The police were and still are a necessary instrument in the maintenance of an unjust system. They must behave this way to continue this informal version of Black Codes. Students of history know that Black Codes were laws enacted after the Civil War that regulated Black life in ways such as preventing African Americans from testifying against whites in court, denying the right to own and bear arms, and mandating employment contracts with the former enslavers. The beating of the young sister at Waffle House reminds one of Jim Crow lynch laws, where blacks could be killed based on nothing more than the accusation of a white person, typically a white woman.
Despite the nonsense of a post-racial America that was kicked around at the election of Barak Obama, our supposed right to equal citizenship with whites is not yet fulfilled and, frankly, may never be. We must remember that John Crawford was shot dead by the police in the public space of a Wal-Mart. Tamir Rice, a child, was murdered by the police in a public park, paid for by the citizens which included his mother. Trayvon Martin was killed in a gated community that his parents paid to live in. And, all across America, black people are killed by law enforcement whose salaries they pay, with bullets they paid for. The reality is that African Americans continue to occupy this space of contingent citizenship where our ability to exercise our supposed rights on the same level as whites is conditioned upon our willingness to act a certain way, our income, or whether white people call the authorities on us, which frequently leads to the police exacting the price of our life, liberty and/or health or dignity, from us based solely on the word of someone white.

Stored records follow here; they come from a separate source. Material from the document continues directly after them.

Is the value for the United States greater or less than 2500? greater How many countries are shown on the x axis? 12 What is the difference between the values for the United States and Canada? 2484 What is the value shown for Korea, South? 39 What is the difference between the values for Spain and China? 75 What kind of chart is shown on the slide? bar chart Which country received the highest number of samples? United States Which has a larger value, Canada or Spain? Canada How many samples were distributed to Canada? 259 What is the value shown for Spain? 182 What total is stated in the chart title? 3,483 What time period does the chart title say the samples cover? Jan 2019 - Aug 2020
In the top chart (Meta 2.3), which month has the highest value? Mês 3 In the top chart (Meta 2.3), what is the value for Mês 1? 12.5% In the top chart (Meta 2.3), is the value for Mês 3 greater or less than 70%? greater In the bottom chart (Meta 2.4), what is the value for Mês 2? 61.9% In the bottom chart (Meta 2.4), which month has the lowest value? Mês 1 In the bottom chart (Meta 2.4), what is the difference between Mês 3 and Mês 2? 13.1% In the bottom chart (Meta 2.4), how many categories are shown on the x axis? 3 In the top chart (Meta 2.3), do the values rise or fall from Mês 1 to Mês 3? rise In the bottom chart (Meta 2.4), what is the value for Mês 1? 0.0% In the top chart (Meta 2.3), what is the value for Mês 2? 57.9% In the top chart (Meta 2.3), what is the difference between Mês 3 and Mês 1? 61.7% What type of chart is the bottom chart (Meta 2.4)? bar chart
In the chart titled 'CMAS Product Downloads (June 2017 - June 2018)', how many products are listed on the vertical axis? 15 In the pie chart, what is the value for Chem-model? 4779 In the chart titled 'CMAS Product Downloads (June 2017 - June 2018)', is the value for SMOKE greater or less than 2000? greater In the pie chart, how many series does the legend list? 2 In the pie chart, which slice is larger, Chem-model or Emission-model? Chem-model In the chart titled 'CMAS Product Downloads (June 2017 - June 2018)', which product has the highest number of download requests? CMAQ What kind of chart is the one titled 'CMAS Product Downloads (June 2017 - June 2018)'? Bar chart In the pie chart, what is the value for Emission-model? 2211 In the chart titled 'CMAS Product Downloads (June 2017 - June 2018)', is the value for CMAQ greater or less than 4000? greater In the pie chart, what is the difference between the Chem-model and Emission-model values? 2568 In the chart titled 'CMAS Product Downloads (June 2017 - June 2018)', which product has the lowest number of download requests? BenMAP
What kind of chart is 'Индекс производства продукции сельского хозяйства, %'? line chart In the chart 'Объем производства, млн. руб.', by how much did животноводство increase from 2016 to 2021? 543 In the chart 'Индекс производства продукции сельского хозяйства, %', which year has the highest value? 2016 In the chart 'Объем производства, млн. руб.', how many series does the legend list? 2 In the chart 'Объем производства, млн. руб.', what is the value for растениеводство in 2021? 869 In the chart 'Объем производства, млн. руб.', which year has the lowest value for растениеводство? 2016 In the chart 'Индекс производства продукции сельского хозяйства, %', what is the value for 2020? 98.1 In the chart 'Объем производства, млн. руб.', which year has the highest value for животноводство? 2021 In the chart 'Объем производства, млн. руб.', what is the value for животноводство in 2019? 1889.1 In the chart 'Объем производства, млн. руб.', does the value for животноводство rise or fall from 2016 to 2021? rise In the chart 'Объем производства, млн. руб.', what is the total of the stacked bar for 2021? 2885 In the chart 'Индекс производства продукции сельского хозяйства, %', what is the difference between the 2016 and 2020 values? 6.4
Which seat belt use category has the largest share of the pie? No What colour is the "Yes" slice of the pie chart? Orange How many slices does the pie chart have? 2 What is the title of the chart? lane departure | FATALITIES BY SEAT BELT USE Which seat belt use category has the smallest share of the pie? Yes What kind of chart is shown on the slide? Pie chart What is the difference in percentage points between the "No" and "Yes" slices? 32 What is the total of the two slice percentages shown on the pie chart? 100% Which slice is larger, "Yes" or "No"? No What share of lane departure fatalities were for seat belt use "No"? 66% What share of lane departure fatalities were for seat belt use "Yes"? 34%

“Our supposed right to equal citizenship with whites is not yet fulfilled.”
This is a modern day version of a white woman claiming rape against a black man in the south with no evidence. These incidents often resulted in death (Emmit Till, a child accused of simply whistling at a white woman) or even in the destruction of whole black communities, as in Tulsa, Oklahoma. Instead of being told to get off the sidewalk when a white person approaches, with the penalty being vigilante justice, now the domestic militia (which is what the police look and act like) is called on us if we, while in public spaces, dare to refuse to order coffee, have the temerity to ask for proper utensils, or to be tired enough to sleep in the common areas of universities we pay to attend. This neo-Jim Crow and will take more than a Starbucks training day, or conversation on race, to defeat.
Attorney Bryan K. Bullock practices law in Merrillville, Indiana.